Global pop culture ( film, musik, pakaian dan sebagainya) mengusung nilai-
nilai ideologi dari negara asalnya yang mungkin saja jauh berbeda dari
negara yang terkena imbas budaya pop. Budaya pop membuat mereka
terlena akan hiburan yang ditawarkan. Transfer nilai budaya melalui hiburan
ini mampu menciptakan kesamaan selera terhadap budaya pop tertentu
yang dapat mengancam eksistensi budaya dan identitas masyarakat lokal.
Semakin sering kita ditawarkan produk budaya pop tersebut, kita semakin
tidak sadar bahwa hal tersebut bukanlah budaya dan identitas kita,
sebaliknya, kita menganggap ini sebagai bagian dari keseharian kita. Norma,
nilai dan gaya hidup kemudian diadaptasi dari hasil mengonsumsi budaya
pop tersebut dan menjadi bagian yang tak terpisahkan dari kita sehingga
menyebabkan kita kehilangan karakteristik.
Melihat begitu besarnya peran gobalisasi memporak-porandakan batas-batas
geografis, bahkan mampu menghilangkan identitas, tetap saja kita tidak
boleh semena-mena menghakimi secara negatif kehadiran globalisasi di
tengah arus modernitas. Menurut para penganut globalis, globalisasi hanya
sebagai pemicu yang mampu memperkecil budaya lintas teritorial agar lebih
mudah untuk dipahami dan diakses. Walaupun globalisasi dianggap sebagai
ancaman oleh sebagian besar orang, lantas tidak menjadikannya sebagai
alasan utama ketika kehadirannya menimbulkan bermacam-macam
kesempatan yang baik bagi individu dan masyarakat luas seperti:
kesempatan ekonomi, wawasan lebih luas, kesempatan untuk keluar dari
feodalisme, dan membukan diri terhadap nilai-nilai modernitas.
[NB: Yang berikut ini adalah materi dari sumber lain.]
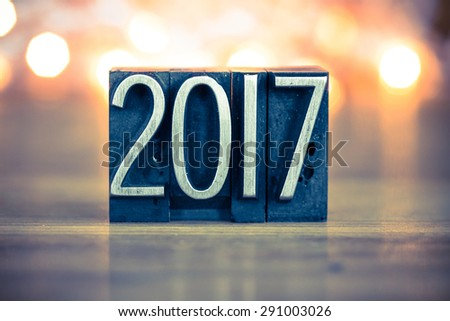 The word 2017 written in vintage metal letterpress type on a soft backlit background. - stock photo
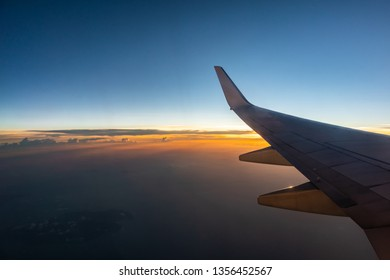 Airplane flying above the clouds at sunset.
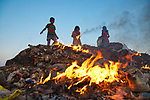 Workers make a living by picking through burning piles of rubbish by Azim Khan Ronnie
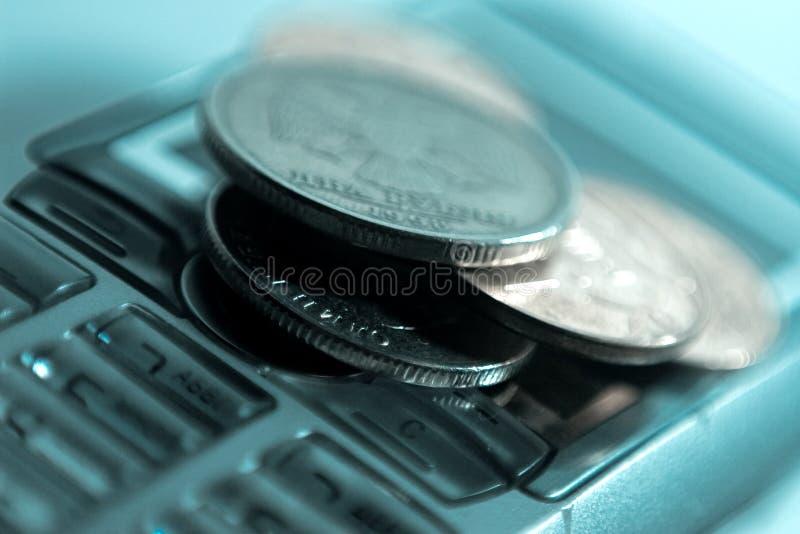 Telefono mobile e soldi fotografie stock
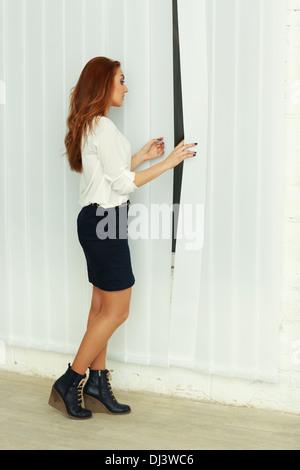 Giovane imprenditrice guardando nella finestra di office Foto Stock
Selain itu,
globalisasi mampu menghasilkan masyarakat dunia yang toleran dan
bertanggung jawab.
Tidak hanya berhenti sampai di situ, pertumbuhan industri film di Korea juga
tidak bisa lepas dari peran pemerintah Korea sendiri. Di samping
memberlakukan kuota tayang (minimal 106 hari per-tahun untuk film
domestik), pemerintah Korea melakukan revitalisasi industri film domestik
sejak tahun 1973 melalui Komisi Film Korea (KOFIC).
Semakin populernya budaya pop Korea memiliki implikasi lebih dari sekadar
mendapakan devisa asing, terutama bila kita mengingat bahwa negara ini
memiliki beberapa sejarah diplomatik buruk dengan negara-negara
tetangganya dalam beberapa dekade terakhir. Orang-orang Vietnam
mungkin masih teringat bahwa tentara Korea berperang melawan tentara
kemerdekaan mereka selama Perang Vietnam. Orang-orang Taiwan juga
mungkin masih merasa dikhianati oleh Korea sejak Seoul tiba-tiba
memutuskan hubungan diplomatik dengan Taipei pada saat membangun
hubungan baru dengan Beijing pada tahun 1992. Dalam hal ini, budaya pop
Korea telah memberikan kontribusi untuk meningkatkan hubungan luar
negeri serta cultural diplomacy Korea.